Testo selezionato:
Fonte: Scienza in rete
Una terapia anti taglio per fermare l’infezione da SARS-CoV-2
Sono sempre le proteine a giocarsi i ruoli fondamentali nei processi chimici e biologici del nostro organismo. Possono avere nomi diversi, ma sempre di proteine si tratta. Una settimana fa, sulla rivista Science, è stato pubblicato lo studio di un ampio team, guidato dal virologo Rolf Hilgenfeld dell’Università di Lubecca, che ha decodificato la struttura tridimensionale (3D) di una speciale proteina, detta proteasi principale di SARS-CoV-2.
Raggi X per realizzare un cristallo della proteasi virale
I ricercatori hanno utilizzato un fascio di raggi X ad alta intensità della struttura BESSY II, il sincrotrone di terza generazione che si trova all’Helmholtz-Zentrum di Berlino. Il sincrotrone è un tipo di acceleratore di particelle molto versatile, che può essere usato per diversi esperimenti. In particolare, è largamente usato per studiare la struttura delle molecole e dei materiali, tra cui le proteine come in questo caso, e consentire lo sviluppo di nuovi medicinali. Gli autori di questo studio, infatti, si sono serviti di BESSY II, per realizzare il modello cristallino della proteasi principale, un enzima che svolge un ruolo essenziale nel ciclo vitale di un virus.

Compiti ed esercizi:
1. Secondo il testo selezionato, in quale istituto si trova il sincrotrone BESSY II?
2. Le affermazioni seguenti concordano con il testo selezionato? Rispondi sì o no a ciascuna e cita le parole decisive del testo. (a) Lo studio sulla proteasi principale è stato pubblicato sulla rivista Science. (b) Il team di ricerca era guidato da un virologo dell'Università di Berlino. (c) BESSY II è un sincrotrone di seconda generazione.
Per rispondere non servono le voci.

Dati da esaminare:
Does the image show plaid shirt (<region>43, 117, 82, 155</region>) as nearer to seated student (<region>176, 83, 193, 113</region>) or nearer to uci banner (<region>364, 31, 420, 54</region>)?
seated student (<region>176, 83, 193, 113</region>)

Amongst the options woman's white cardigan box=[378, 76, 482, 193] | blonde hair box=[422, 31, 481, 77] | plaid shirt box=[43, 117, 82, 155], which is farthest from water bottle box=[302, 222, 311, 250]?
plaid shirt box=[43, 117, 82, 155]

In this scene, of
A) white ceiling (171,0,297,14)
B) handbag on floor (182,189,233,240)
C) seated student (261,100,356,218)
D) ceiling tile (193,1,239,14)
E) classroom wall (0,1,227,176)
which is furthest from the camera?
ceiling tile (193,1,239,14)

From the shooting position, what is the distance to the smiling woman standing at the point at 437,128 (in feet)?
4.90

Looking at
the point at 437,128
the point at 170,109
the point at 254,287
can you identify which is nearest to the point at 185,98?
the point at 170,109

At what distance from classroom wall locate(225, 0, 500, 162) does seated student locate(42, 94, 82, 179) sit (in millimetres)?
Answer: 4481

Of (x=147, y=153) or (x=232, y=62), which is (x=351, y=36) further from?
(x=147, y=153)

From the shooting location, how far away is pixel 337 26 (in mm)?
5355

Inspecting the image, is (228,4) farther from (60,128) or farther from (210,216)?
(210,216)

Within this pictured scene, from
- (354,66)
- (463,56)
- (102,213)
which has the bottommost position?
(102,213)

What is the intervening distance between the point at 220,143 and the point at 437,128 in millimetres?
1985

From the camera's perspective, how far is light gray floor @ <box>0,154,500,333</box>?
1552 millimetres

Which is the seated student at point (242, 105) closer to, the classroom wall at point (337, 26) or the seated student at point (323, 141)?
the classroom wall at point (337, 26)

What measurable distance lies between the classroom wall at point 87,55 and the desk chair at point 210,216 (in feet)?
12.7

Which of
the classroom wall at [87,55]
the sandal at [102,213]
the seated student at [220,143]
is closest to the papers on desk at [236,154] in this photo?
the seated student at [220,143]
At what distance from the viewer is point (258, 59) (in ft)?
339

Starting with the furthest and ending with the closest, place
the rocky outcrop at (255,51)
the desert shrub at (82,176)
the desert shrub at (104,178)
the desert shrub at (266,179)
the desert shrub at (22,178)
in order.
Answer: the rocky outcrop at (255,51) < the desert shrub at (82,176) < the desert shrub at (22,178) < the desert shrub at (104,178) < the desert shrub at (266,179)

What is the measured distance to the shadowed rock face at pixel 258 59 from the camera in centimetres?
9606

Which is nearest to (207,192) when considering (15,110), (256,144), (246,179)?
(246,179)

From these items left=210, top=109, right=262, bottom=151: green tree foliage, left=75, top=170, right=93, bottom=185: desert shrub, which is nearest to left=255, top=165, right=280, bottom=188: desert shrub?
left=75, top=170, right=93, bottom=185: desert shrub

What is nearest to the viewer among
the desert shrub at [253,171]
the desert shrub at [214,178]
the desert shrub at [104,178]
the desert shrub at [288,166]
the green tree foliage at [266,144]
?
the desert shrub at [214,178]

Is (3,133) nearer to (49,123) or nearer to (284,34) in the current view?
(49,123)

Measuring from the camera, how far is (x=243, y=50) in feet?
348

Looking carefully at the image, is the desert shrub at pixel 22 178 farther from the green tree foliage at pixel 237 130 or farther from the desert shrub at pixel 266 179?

Risultati dell'esercizio:
1. All'Helmholtz-Zentrum di Berlino.

2.
(a) Sì: «sulla rivista Science, è stato pubblicato lo studio di un ampio team»
(b) No: «guidato dal virologo Rolf Hilgenfeld dell’Università di Lubecca»
(c) No: «il sincrotrone di terza generazione»